I think a little part of Gillespie is upset, because now he knows that Walter Block is going to hold this over him forever.
Gillespie: Unilateral declaration of war with a phone and a pen? It's not very libertarian, but it happens.
Gillespie: Unilateral ending of a war with a phone and pen? Whoa whoa whoa! There are procedures to be followed! The President can't just *end* a war...
I think the real surprise is that anybody though Nick's anti-war stance was deeper and more well thought than his pro-free speech or pro-immigration stances.
I don't think that's a very good characterization of Nick's position here. He's been quite clear that it's the right decision. He's just still attached to the procedural niceties people are used to. But he clearly acknowledges that The President can just end a war and seems pleased with that.
Apropos of nothing, I wrote a paper in law school about whether a president could veto a declaration of war. I concluded that he could, though that's never been tested.
Hmm. That is an interesting question.
Being the Commander in Chief, would he need to? Would an order not to act mean anything?
Well, the president has a duty to faithfully execute his functions. If doesn't do so just for the heck of it, he's potentially impeachable. That's a real threat if there's already been a declaration of war (I, for one, mostly view AUMFs as declarations of war).

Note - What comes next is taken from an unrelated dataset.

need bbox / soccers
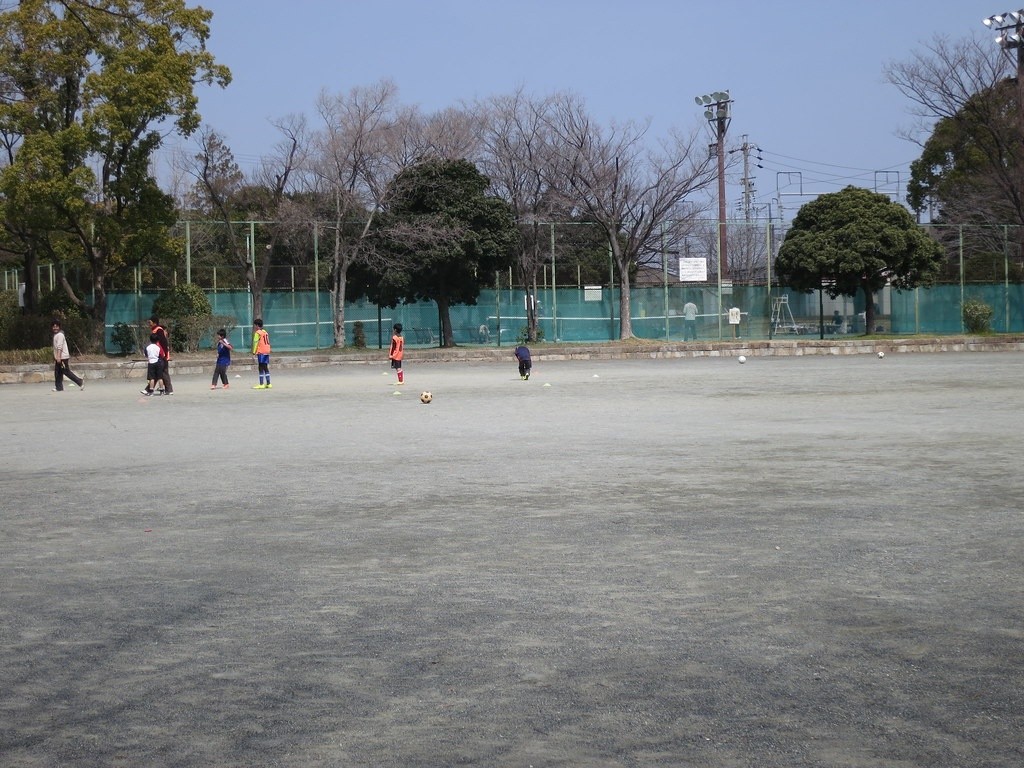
[877,351,885,359]
[420,391,433,403]
[738,356,746,364]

On the other hand, if he can veto, he's within his rights to not prosecute the war.
Solid points, well done.
He too will pass from the scene, and then many, if not all, of the same problems will remain?until we reach a new consensus for a government that no longer tries to be all things to all people, both here and abroad.
Which ain't gonna happen until we change our overall belief that moar gov't is what is needed?just done the "right way."
Which will never happen.
So, we are perpetually screwed.
Probably 80% of the people are always going to need someone they consider their guardian and protector, and they will always get it somehow.
My goal is to not have their chosen guardian and protector affect me in any way.
I think the empowerment of individuals will eventually cause that to happen, though I will probably have ascended into the internet before it happens in the physical world.
The nation is in "a tailspin," pronounces The Washington Post
Jesus H Christ on a popsicle stick. Somebody needs to build a wall around DC, with no way out. Then, those self-absorbed idiots can wet their pants all they like over the latest travesty du jour and the rest of the country can get on with their lives.
I'm putting Gillespie down as a "Always Trumper", instead of a "Never Trumper".
"Our problems will outlast the current president, alas."
Saying this to Democrats may have become more controversial than suggesting that people are the solution to their own problems (rather than government).
The other day, I heard someone blame Trump for the next mass extinction event. You'd think he was a comet on a collision course with the earth.
Now I know how prehistoric civilizations must have turned legendary figures into gods. If you believed half the things Trump's opponents said, you might think he could wipe out millions (refugees), destroy the position of women in society, impoverish us all, and wipe out all species on earth--simply by making a decision.
Maybe somewhere in the mists of prehistory, people used to talk about Odin Derangement Syndrome. King Odin's opponents may have blamed him for the pointless deaths of so many warriors, and, after he was gone, the progressives of the day couldn't walk back their silly hyperbole--so they started sacrificing people to the god of death.
Critics are right to chastise Trump for not following any sort of coherent process in arriving at or announcing his Syria decision, but it's still the right decision.
How do they know what process he followed? And if he arrives at the correct answer, why does it matter?
As I recall, Trump has been consistent about this since during his candidacy.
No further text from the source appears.